* _EXERCISE INSTRUCTIONS_
Render the listing below as a Markdown table with the columns Row and Line, starting with the line that contains "From this image, can" and going on through the end of the listing. Leave out blank lines and give no other part of the listing.

* _DATA PROVIDED_
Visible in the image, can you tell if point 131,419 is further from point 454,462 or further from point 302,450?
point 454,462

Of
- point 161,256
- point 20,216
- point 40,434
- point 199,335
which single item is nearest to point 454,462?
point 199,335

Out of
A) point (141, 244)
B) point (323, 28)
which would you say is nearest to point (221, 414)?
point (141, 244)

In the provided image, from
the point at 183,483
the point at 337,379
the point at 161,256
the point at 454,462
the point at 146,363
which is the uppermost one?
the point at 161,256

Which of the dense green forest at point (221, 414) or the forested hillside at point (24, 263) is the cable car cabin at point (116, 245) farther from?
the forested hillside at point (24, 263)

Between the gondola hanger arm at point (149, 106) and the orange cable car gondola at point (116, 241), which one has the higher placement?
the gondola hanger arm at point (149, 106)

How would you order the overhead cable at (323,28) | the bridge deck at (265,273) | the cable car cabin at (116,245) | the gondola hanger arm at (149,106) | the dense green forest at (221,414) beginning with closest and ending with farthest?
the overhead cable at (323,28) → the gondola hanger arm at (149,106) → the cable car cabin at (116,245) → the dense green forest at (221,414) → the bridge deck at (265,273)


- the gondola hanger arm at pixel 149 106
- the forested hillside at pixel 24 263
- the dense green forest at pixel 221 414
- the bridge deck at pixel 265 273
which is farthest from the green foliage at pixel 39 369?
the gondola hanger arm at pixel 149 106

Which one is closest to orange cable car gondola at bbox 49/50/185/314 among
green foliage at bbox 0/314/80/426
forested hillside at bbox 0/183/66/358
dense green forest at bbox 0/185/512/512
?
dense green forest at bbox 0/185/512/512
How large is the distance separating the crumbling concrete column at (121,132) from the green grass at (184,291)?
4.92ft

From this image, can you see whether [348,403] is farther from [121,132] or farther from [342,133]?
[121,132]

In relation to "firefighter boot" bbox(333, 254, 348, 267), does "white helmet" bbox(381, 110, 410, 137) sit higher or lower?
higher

* _ANSWER TO THIS TASK_
| Row | Line |
|---|---|
| 1 | From this image, can you see whether [348,403] is farther from [121,132] or farther from [342,133]? |
| 2 | [121,132] |
| 3 | In relation to "firefighter boot" bbox(333, 254, 348, 267), does "white helmet" bbox(381, 110, 410, 137) sit higher or lower? |
| 4 | higher |